Written request:
How many lines in the records below contain the word "school"? Reply with the number alone.

━━ Data for this exercise

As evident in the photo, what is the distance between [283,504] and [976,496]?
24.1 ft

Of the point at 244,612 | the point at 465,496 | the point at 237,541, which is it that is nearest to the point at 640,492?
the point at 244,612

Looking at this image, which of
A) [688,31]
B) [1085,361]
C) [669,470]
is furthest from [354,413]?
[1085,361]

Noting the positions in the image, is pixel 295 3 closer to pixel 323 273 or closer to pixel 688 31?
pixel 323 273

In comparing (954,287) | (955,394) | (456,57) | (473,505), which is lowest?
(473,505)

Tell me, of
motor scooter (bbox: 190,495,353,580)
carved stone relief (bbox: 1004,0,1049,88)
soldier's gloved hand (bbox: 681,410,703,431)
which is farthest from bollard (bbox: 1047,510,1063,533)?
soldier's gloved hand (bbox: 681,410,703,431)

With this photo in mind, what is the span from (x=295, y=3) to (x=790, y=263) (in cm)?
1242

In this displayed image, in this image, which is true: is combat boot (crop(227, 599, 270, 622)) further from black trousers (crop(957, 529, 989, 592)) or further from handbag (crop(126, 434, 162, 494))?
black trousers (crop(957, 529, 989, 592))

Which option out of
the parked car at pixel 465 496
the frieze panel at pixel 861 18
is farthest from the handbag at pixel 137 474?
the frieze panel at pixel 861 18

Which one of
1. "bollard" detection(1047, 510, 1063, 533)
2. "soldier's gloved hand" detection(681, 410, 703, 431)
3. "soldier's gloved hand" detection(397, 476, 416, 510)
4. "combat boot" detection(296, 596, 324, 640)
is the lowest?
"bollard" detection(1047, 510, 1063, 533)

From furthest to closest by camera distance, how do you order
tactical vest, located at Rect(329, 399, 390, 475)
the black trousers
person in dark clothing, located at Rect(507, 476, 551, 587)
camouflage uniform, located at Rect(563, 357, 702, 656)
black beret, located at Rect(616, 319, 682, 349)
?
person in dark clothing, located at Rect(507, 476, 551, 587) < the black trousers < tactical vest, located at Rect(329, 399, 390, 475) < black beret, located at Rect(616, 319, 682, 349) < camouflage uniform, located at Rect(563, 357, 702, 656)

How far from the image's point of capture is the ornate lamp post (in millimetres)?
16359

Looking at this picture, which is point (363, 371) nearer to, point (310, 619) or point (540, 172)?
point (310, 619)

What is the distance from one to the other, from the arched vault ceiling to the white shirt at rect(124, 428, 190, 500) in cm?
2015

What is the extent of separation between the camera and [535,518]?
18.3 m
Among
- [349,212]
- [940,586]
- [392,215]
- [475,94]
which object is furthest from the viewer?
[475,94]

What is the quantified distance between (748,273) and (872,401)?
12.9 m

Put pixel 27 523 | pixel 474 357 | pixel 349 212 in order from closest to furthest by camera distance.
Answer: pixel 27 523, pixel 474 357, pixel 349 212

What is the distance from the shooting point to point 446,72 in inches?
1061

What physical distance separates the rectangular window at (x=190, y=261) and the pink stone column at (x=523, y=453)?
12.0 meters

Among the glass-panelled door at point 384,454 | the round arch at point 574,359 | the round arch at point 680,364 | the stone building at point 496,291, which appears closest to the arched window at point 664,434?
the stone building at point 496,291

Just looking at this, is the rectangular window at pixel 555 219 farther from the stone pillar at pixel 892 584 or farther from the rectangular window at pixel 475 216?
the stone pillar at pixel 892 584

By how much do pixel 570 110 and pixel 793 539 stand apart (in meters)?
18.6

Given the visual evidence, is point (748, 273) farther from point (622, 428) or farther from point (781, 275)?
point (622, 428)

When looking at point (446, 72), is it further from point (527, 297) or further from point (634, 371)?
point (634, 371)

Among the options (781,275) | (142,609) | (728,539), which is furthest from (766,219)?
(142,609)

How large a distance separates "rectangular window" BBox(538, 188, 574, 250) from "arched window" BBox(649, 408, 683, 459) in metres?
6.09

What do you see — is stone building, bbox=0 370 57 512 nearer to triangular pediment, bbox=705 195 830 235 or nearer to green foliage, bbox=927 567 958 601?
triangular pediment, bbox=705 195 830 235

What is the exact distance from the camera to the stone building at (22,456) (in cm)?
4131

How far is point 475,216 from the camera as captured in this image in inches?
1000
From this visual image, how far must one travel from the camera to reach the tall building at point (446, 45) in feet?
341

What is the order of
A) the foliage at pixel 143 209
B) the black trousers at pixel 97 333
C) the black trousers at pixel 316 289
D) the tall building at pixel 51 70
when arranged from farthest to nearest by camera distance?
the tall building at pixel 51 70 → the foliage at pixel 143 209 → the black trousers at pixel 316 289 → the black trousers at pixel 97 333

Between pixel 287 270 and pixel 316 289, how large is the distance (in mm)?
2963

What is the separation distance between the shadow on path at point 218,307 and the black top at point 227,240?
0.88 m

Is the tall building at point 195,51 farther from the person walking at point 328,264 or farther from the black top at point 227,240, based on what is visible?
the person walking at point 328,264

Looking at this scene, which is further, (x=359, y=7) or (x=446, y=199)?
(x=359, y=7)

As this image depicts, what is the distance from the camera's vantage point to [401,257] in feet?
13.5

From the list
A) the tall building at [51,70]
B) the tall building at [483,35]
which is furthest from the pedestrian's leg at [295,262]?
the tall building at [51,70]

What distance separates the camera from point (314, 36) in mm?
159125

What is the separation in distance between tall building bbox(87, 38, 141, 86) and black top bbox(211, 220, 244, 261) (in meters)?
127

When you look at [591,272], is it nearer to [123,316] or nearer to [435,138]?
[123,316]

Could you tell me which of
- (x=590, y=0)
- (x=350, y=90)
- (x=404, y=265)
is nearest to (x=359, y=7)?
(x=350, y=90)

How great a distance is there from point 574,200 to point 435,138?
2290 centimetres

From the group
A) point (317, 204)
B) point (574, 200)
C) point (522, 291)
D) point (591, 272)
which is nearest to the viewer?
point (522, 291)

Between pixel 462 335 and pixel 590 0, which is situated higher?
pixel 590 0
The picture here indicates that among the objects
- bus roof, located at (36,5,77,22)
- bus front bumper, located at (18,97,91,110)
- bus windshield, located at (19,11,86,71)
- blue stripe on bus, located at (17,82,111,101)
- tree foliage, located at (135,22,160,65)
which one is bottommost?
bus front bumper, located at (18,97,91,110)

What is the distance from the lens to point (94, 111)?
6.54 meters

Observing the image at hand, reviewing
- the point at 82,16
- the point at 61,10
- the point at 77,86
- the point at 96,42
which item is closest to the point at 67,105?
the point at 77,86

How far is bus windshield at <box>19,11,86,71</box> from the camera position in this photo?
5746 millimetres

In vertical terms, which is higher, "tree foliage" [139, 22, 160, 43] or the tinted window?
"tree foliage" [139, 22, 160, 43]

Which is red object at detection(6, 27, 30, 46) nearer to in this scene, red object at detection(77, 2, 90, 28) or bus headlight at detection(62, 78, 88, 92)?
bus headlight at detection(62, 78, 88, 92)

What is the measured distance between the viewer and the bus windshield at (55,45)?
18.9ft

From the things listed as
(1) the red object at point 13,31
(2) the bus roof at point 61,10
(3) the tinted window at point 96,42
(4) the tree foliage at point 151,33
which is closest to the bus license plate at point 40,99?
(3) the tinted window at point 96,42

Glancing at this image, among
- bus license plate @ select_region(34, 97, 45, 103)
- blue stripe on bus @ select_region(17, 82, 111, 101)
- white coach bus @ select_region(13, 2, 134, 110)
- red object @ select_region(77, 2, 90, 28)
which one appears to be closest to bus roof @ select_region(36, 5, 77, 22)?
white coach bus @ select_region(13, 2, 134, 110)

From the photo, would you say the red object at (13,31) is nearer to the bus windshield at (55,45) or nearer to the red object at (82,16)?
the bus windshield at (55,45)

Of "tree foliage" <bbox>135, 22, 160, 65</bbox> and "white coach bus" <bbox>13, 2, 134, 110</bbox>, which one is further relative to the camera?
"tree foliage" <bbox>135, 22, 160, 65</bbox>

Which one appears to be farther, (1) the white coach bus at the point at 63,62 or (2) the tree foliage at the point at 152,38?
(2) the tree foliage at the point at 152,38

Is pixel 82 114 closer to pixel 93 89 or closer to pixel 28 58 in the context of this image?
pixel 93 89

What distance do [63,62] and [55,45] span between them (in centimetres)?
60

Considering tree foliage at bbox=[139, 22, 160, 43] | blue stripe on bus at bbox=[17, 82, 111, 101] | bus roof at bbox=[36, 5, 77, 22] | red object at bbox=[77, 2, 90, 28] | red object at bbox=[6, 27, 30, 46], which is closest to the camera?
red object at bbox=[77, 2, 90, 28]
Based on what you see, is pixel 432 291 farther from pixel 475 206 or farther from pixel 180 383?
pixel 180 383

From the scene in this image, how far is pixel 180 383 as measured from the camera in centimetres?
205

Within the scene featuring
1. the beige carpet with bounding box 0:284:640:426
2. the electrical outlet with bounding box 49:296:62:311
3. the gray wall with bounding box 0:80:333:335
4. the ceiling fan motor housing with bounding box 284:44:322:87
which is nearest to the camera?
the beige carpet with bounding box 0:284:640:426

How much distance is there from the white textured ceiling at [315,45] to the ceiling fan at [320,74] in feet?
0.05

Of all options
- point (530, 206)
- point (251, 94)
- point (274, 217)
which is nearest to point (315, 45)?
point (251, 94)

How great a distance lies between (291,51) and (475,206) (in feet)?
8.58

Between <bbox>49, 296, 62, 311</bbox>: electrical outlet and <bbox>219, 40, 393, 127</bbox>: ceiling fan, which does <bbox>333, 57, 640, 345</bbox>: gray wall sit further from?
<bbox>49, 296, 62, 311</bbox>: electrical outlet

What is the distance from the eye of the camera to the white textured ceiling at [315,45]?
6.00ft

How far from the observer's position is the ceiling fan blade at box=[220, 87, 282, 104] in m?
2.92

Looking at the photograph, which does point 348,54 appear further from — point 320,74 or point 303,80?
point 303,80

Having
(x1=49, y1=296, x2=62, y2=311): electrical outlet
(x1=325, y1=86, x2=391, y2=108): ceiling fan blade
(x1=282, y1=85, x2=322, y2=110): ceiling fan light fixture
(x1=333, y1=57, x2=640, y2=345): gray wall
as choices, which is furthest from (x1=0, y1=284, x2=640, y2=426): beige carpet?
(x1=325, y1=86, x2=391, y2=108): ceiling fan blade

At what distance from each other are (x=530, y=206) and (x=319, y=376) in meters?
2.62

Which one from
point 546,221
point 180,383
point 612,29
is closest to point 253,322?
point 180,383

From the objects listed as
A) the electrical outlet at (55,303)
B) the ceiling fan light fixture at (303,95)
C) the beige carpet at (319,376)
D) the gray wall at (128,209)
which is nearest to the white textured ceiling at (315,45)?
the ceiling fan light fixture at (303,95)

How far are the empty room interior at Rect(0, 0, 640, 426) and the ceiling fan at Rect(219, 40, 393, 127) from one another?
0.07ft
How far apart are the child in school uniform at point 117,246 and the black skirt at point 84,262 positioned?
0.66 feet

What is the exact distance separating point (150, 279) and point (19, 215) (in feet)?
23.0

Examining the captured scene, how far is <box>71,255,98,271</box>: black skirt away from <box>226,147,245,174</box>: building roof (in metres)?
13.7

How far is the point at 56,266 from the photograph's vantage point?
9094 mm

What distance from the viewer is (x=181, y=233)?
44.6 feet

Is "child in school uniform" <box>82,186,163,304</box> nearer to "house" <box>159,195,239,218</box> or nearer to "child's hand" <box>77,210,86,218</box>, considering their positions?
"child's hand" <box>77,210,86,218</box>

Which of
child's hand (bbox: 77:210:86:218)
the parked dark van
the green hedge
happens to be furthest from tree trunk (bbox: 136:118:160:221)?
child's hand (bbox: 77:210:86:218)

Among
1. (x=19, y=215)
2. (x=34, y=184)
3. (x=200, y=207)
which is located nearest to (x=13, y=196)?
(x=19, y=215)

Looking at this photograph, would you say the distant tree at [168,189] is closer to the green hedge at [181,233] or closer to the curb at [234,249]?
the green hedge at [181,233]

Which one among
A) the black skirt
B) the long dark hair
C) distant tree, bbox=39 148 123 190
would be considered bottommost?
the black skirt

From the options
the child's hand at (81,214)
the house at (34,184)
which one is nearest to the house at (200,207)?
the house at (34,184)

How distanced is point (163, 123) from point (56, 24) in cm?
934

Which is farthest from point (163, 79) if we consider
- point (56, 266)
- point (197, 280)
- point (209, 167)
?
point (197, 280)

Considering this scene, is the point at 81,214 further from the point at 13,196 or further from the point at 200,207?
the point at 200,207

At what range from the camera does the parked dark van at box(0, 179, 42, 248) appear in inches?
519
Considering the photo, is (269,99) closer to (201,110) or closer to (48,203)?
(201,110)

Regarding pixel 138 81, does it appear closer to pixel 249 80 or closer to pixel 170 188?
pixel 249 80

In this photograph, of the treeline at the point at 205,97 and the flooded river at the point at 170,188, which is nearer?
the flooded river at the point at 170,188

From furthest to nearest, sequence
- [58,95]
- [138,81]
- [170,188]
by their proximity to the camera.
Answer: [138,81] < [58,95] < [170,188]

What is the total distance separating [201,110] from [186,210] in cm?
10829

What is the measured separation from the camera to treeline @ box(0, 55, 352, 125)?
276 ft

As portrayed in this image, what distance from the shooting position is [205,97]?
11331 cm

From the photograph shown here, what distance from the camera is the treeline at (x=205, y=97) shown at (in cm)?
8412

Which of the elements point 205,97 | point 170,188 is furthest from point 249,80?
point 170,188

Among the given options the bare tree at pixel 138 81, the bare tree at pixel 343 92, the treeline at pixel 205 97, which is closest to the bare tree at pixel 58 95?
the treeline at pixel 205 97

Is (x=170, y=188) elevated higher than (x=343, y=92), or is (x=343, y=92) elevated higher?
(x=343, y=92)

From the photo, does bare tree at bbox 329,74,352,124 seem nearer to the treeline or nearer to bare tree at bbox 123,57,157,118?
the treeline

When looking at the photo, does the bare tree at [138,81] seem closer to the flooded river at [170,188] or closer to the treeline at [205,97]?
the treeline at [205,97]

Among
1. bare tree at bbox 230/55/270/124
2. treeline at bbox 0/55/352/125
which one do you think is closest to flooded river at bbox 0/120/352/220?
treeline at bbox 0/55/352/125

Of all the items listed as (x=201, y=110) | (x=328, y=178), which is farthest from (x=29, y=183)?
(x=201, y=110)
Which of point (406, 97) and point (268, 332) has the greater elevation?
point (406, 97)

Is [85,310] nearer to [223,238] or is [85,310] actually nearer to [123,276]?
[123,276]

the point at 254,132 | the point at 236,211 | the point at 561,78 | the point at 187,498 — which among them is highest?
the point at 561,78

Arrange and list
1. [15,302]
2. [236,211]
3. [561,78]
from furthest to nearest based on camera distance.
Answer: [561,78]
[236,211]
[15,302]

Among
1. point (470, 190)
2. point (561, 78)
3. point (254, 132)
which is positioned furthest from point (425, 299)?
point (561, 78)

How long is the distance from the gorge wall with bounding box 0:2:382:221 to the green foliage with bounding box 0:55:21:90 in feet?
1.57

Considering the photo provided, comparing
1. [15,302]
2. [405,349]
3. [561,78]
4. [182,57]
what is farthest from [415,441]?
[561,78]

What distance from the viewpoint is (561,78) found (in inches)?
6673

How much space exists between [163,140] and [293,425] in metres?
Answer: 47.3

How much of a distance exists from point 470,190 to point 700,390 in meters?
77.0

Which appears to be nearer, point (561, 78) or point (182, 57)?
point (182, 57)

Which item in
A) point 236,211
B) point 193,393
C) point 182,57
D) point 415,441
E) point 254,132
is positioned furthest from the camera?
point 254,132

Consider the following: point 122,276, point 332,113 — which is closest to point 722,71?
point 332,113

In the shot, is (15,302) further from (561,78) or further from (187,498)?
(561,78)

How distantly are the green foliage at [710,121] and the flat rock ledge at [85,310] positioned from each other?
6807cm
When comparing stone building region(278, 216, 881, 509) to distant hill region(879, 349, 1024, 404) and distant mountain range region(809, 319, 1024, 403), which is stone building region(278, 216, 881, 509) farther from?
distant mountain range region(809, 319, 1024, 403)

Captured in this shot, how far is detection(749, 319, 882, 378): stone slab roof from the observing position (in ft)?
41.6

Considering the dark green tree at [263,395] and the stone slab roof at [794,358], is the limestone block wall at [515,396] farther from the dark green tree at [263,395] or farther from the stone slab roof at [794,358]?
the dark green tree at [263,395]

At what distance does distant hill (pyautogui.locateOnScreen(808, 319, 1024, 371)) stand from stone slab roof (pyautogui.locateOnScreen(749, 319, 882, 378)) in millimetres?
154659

━━━━

Written response:
2